Constitutional law professor Jonathan Turley, responding to Dagger Chuck’s outrage, put it this way: “The court’s ‘cruelty’ was in supporting Congress’s core constitutional power of the purse. Schumer’s disappointment in having to address and vote on the forgiveness of hundreds of billions of dollars in loans speaks volumes about the collapse of our constitutional values.”
What’s remarkable is that this naked vote-buying scheme ever cluttered up the Supreme Court’s docket. As National Review’s editorial board noted: “When President Biden entered office, the fact that he didn’t have the authority to unilaterally cancel student loans was so uncontroversial that even Nancy Pelosi acknowledged it. ‘People think that the president of the United States has the power for debt forgiveness,’ the then–House speaker said at a press conference in July 2021. ‘He does not. He can postpone. He can delay. But he does not have that power. That has to be an act of Congress.’”
NR’s editorial board continued: “At stake in the cases challenging the student-loan-forgiveness program was not merely whether his action was unconstitutional, but whether the president could get away with a usurpation of congressional power by broadly doling out benefits without producing a legally injured party. Put more bluntly, the question was, could Biden hack the U.S. Constitution? In a 6–3 decision, the Supreme Court ruled that he could not.”
The real marvel here is that three justices countenanced Biden’s lawless behavior.
In order to get to where we’d gotten before the Supreme Court put all this to rest, the government had argued, absurdly, that the 2003 HEROES Act (passed in the wake of 9/11 to help student borrowers who were serving in the military) provided broad authority to the administration to wipe away debt during all national emergencies.
As the Court ruled, a minor tweak to the HEROES ACT wasn’t remotely akin to Joe Biden’s wholesale attempt to remake our nation’s student loan compact. Try as he might, the president can’t nullify Congress, can’t usurp its constitutional authority to write the laws under Article I.
Nevertheless, Biden vowed, “I will stop at nothing to find other ways to deliver relief.”
What he meant was, I will stop at nothing to buy votes. Because that’s what he was trying to do. Here, we actually believe him. Because who now would vote for Joe Biden unless he was bribed to do so?

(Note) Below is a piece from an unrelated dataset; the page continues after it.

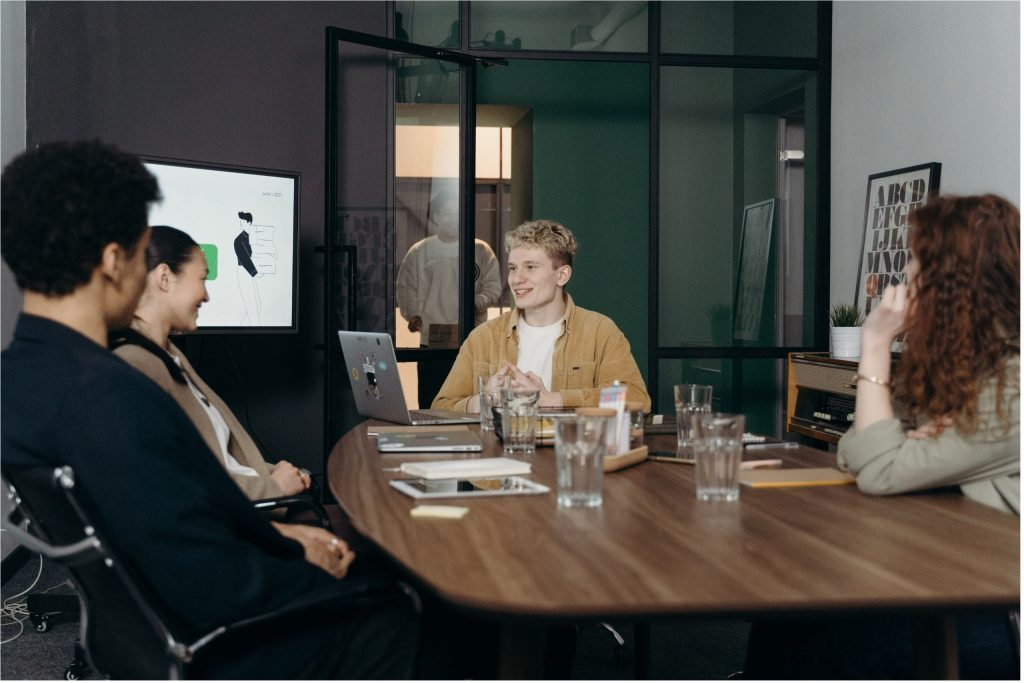 project management professional in a meeting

In his response to the Court’s beat-down, Biden declared that “the hypocrisy is stunning” and that the justices had “misinterpreted the Constitution.” (Yes, Joe Biden, the guy who graduated 76th out of 85 at Syracuse Law School, actually deigned to question the constitutional acumen of Chief Justice John Roberts and Associate Justices Clarence Thomas, Samuel Alito, Neil Gorsuch, Brett Kavanaugh, and Amy Coney Barrett.)
To illustrate just how pathetically weak was the state’s case for the constitutionality of loan forgiveness, we give you the normally intelligent Elena Kagan, who, in her dissent, was reduced to arguing that “the result here is that the Court substitutes itself for Congress and the Executive Branch in making national policy about student-loan forgiveness.”
Huh? While it’s true that Biden once claimed to have gotten student loan forgiveness “passed by a vote or two,” the truth is that Congress rejected his wildly unpopular vote-buying scheme.
The reality, as NR points out, is that Biden “unilaterally tried to create a nearly half-trillion-dollar federal program that did not have the votes to make it through Congress, and the Court stopped him from breaking the law.”
What we can expect between now and November 2024 is a repeated recitation of the Supreme Court’s radical right decisions — whether on student loan forgiveness, or affirmative action, or abortion, or freedom of speech, or religious liberty, or states’ rights, or anything else that doesn’t sit well with the Left.
“This decision was calculated by Biden as part of the Demos’ 2024 strategy,” argues our Mark Alexander. “Clearly it was going to be overturned, clearly he knew that, and clearly the ‘work around’ strategy he is now proposing is to keep the issue in front of voters through 2024. This is all a calculated political charade to buy votes of those with loans, and by extension the families of those with loans.”
Elections have consequences. And were it not for Donald Trump’s three Supreme Court picks during his single term in office, the Supreme Court decisions we’ve seen during the past week would’ve been radically different.